Text shown section start

Understanding glm and link functions: how to generate data? I'm trying to take the approach for understanding how certain concepts work, by trying to generate data for them and checking how the output behaves. Currently, I thus realized I don't quite get what's going on with GLM-s. 
Here is my little code:
N = 10000
e = rnorm(N,0,1)
x1 = runif(N,10,30)
y = exp(5*x1+ 10 + e)
mod1 = glm (y ~ x1,family=gaussian(link="log"))
mod2 = lm(log(y) ~ x1)

Calling summary of the models quickly reveals, that mod2 is a nice fit, while mod1 is bonkers. I tried brushing up on the topic, and many pages talk of transforming the mean of y, because y is not normally distributed, but I never really understood this, since the assumption of normality is for the residuals, not $y$, which is quite logical otherwise $y = mx +b $ would never work with $x$ sampled uniformly.

Text shown section end

● What you need to do
Continue the question above about GLM link functions, starting right after its final sentence.

Data shown section start

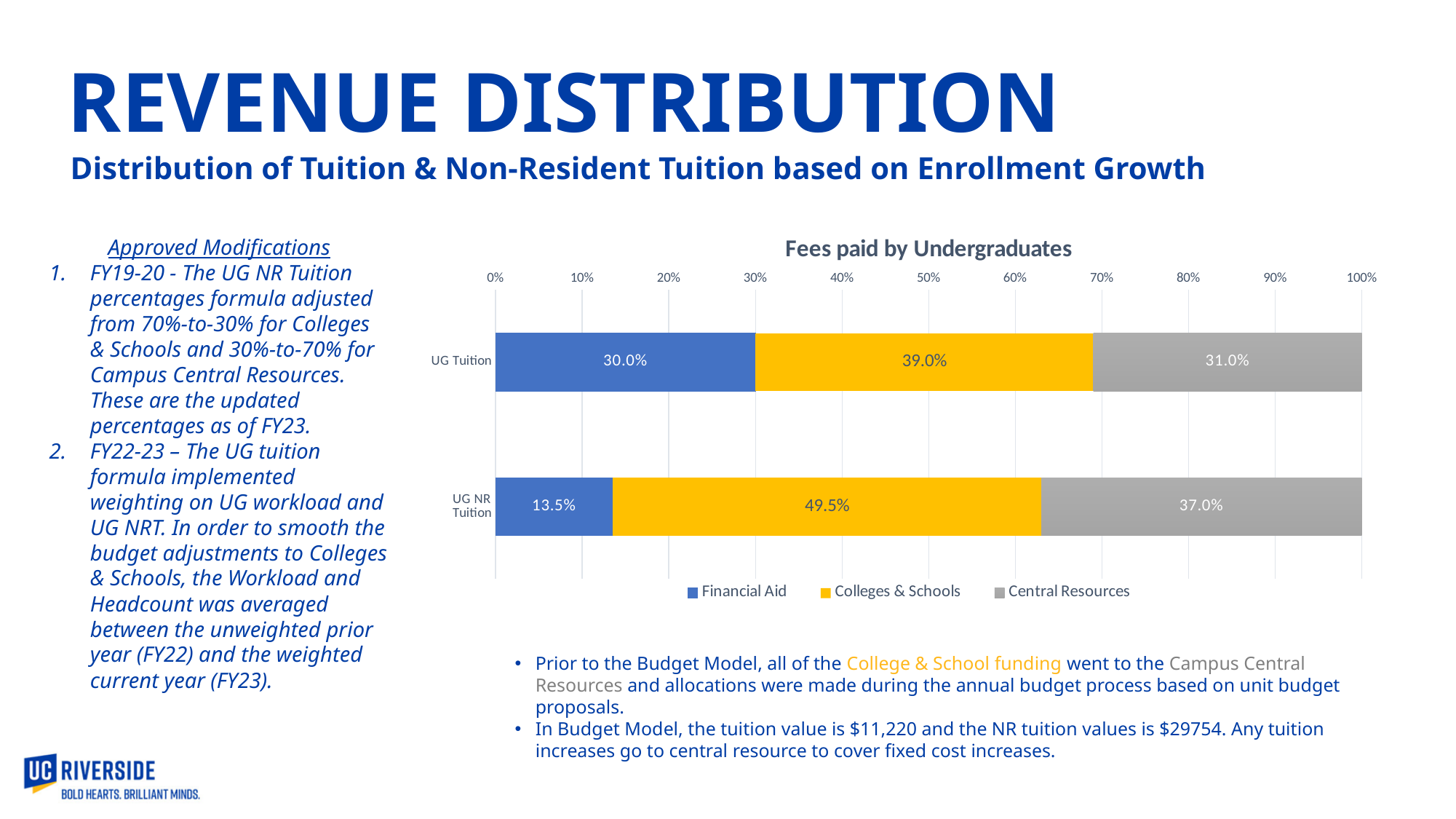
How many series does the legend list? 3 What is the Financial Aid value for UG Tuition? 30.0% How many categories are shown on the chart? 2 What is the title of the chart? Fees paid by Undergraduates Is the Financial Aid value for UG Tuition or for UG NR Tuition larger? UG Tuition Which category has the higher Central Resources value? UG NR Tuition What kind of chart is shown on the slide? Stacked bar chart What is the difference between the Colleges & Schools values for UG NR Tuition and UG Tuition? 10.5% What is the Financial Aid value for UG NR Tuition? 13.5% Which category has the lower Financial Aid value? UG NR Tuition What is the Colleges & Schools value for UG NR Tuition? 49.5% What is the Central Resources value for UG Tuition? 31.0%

Data shown section end
Data shown section start

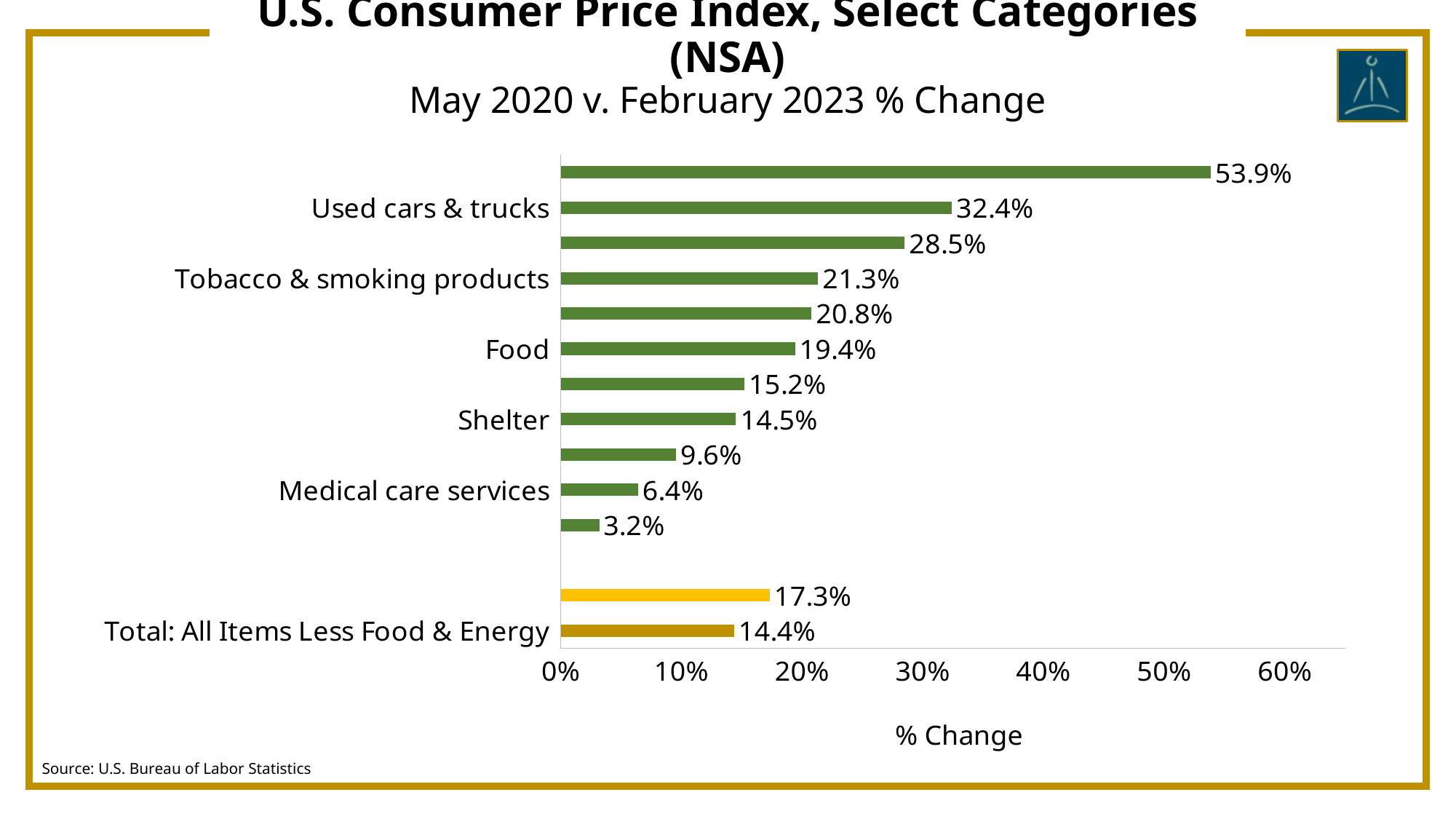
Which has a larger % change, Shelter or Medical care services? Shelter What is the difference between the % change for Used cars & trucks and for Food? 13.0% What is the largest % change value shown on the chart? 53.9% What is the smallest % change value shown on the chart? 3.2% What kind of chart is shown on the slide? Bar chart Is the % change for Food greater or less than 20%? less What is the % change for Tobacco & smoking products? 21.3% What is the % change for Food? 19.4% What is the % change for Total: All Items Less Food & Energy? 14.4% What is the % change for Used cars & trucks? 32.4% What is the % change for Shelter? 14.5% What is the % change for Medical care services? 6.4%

Data shown section end

● Result below
So I have two questions:


*

*What am I not getting here?

*How would I generate data that is valid for the above GLM?


EDIT
I reformulated the code, to reflect more closely the mathematical background (based on Glen_b's answer I realized my way of adding the error doesn't work for all cases). 
x = seq(from = 1,to = 15,by = 0.1)
N = length(x)
eta = 5*x + 10

# original
set.seed(5671)

y = exp(eta) + rnorm(N,0,1)
mod = glm(y ~ x,gaussian(link = "log"))

# new
set.seed(5671)

inverse_link = function(x){exp(x)}
means = sapply(eta,function(x){inverse_link(x)})
y = sapply(means,function(x){rnorm(1,mean=x,sd=1)})
mod = glm(y ~ x,gaussian(link = "log"))

The results can be compared to be the same in both cases. Based on this my expectation was that the following code can fit my parameters properly:
x = seq(from = 1,to = 15,by = 0.1)
N = length(x)
eta = 5*x + 10

set.seed(5671)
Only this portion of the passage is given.